I'd like to meet Tim Carey, though.

I also saw 'Vanishing Point' recently and was surprised to have not seen it before- it's a feast for the eyes. It seems to epitomise a new kind of anti-hero in the shape of the ordinary looking Barry Newman (who i think did his best wotk playing a lawyer on TV). It's a fillum that you must'nt on any account try to UNDERSTAND, just absorb his visual journey and it's sweeping grandeur, i reckon it's a kind of sub 'Easy Rider' swapping a supercharged corvette for bikes.
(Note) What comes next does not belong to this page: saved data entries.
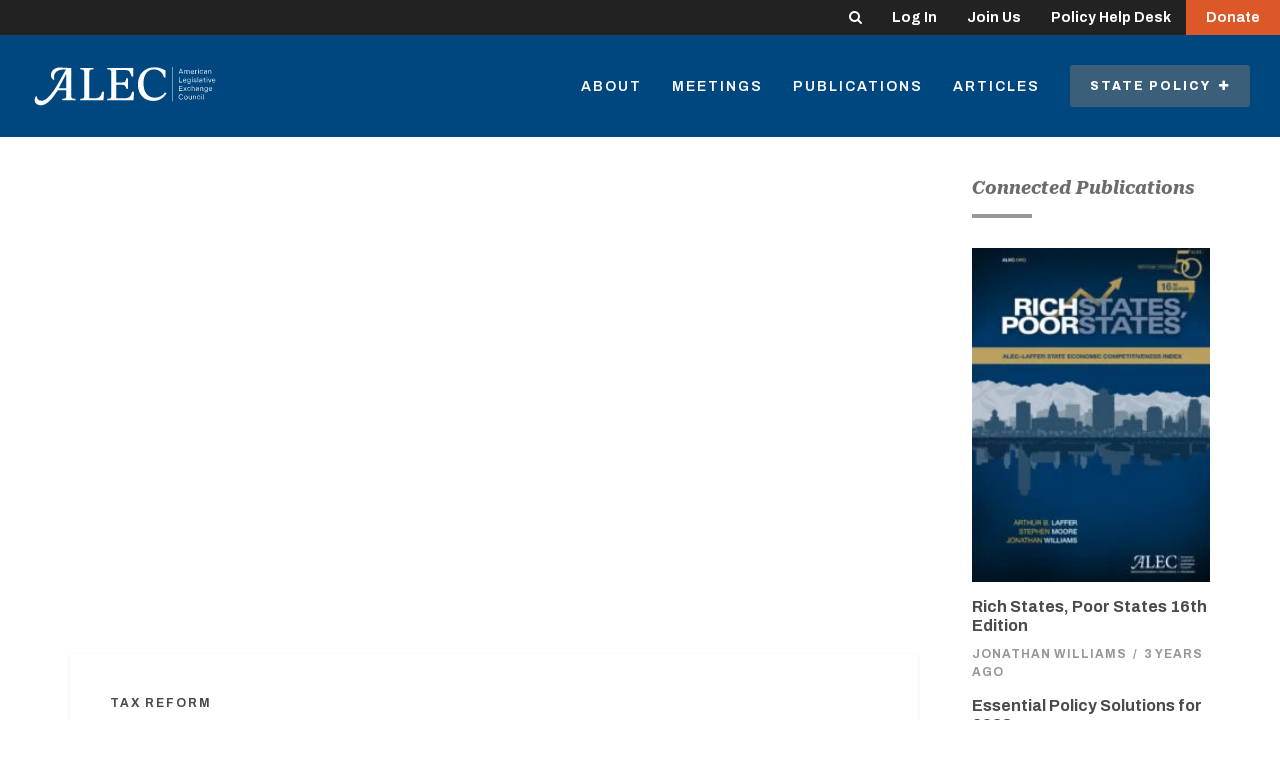

--- FILE ---
content_type: text/css
request_url: https://tags.srv.stackadapt.com/sa.css
body_size: -11
content:
:root {
    --sa-uid: '0-548fc9ae-7761-5e93-70cd-e902e045b447';
}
The Kowalski character is explained in flashbacks, drawing the viewer in slowly as to what makes him tick. I'd love to know who featured musically on the track, there are some superb rock tracks. The version i saw lacked the scene with Charlotte Rampling playing a Hitchiker, don't know if i've missed much there. And Cleavon Little looks a lot unlike Stevie Wonder !!!

ps. Was Nigel Tufnell a left arm spinner ?

Easy Rider is rubbish, too. Great period piece and all that. You know, with all the social implications etc, blah, blah, blah. Great music, too.

But a pox fillum.

Harry Dean Stanton was a better hitch-hiker in Two Lane Blacktop. And while having some faults, it's a better fillum than both Easy Rider and Vanishing Point.

Harry Dean Stanton is one of the more interesting character actors of recent times , love his work.

Harry Dean is a gun. A fiend of mine called his son Harry Dean. Good choice, I said.

He's been in many, many great fillums and I've seen his band play, too. Top night, that.